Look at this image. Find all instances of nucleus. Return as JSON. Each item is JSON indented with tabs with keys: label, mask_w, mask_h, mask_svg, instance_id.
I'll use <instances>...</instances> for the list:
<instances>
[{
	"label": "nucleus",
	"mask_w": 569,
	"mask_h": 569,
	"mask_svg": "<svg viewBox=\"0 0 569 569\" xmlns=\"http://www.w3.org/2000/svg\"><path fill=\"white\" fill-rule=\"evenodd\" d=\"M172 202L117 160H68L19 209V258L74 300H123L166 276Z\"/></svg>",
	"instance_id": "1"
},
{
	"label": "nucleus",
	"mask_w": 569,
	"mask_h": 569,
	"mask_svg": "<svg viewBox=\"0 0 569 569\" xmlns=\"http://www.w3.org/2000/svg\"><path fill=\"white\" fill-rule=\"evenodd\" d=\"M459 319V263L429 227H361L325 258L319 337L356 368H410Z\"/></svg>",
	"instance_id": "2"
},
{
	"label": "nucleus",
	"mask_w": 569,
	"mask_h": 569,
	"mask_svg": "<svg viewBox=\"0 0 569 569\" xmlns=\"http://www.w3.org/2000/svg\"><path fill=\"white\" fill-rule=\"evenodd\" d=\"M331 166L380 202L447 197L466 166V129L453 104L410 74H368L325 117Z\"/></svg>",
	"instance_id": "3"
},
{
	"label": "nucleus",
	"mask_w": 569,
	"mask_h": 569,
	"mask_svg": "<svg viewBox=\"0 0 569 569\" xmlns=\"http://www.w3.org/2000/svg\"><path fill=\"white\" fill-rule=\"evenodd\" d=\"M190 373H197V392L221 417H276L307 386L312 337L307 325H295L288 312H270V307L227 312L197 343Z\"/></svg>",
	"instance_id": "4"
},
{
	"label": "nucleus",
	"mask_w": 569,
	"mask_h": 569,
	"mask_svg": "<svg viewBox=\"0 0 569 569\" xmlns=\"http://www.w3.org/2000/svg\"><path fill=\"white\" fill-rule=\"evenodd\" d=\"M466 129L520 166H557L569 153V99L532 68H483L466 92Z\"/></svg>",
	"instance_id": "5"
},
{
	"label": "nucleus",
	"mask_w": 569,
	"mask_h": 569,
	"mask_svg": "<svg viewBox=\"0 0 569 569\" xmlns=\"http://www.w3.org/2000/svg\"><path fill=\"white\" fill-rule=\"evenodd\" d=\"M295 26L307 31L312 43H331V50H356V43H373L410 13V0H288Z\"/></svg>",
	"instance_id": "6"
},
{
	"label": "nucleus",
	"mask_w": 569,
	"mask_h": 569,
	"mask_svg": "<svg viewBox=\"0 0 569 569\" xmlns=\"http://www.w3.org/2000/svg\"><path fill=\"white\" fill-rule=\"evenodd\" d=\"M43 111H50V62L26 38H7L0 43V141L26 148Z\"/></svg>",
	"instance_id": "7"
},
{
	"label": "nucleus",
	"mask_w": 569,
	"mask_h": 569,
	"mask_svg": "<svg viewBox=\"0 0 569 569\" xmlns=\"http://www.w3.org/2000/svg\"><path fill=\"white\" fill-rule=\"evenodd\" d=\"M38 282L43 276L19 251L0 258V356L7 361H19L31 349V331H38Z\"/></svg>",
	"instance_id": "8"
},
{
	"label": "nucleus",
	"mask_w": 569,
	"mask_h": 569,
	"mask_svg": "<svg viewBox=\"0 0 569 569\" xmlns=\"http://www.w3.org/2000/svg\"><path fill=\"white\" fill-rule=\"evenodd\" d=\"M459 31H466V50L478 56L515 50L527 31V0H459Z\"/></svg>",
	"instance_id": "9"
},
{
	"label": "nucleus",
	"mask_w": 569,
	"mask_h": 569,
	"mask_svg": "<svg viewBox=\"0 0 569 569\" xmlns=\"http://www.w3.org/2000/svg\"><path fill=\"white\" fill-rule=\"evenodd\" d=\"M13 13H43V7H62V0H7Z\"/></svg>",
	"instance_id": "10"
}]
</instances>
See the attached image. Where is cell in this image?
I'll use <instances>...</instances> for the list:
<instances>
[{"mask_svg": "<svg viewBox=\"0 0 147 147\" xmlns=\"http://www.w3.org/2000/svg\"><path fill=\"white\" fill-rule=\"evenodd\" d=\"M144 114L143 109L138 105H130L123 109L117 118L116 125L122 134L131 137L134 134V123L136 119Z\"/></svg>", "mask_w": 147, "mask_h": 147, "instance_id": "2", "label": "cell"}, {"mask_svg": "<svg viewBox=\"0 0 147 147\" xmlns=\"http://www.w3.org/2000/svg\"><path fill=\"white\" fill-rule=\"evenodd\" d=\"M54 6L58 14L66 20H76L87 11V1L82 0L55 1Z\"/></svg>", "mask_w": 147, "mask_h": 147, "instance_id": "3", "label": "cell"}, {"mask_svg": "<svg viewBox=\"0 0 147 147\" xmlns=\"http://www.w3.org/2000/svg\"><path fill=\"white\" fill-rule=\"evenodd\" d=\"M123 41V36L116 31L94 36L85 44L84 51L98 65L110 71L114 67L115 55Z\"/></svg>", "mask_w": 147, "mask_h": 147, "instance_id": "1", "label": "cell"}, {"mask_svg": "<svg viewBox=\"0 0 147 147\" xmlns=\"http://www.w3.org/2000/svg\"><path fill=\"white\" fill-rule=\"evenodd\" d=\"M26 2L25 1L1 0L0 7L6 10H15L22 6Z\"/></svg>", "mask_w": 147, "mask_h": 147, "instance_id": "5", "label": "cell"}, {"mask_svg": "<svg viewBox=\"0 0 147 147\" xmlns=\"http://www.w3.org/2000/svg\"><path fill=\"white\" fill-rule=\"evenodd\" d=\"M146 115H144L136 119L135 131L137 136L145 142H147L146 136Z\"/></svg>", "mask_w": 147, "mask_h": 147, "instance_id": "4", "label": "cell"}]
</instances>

*OBIETTIVO*:
Per favore, raccogli tutte le righe dei record che contengono la parola "image".

*RISPOSTA*:
Look at this image. Find all instances of nucleus. Return as JSON. Each item is JSON indented with tabs with keys: label, mask_w, mask_h, mask_svg, instance_id.
See the attached image. Where is cell in this image?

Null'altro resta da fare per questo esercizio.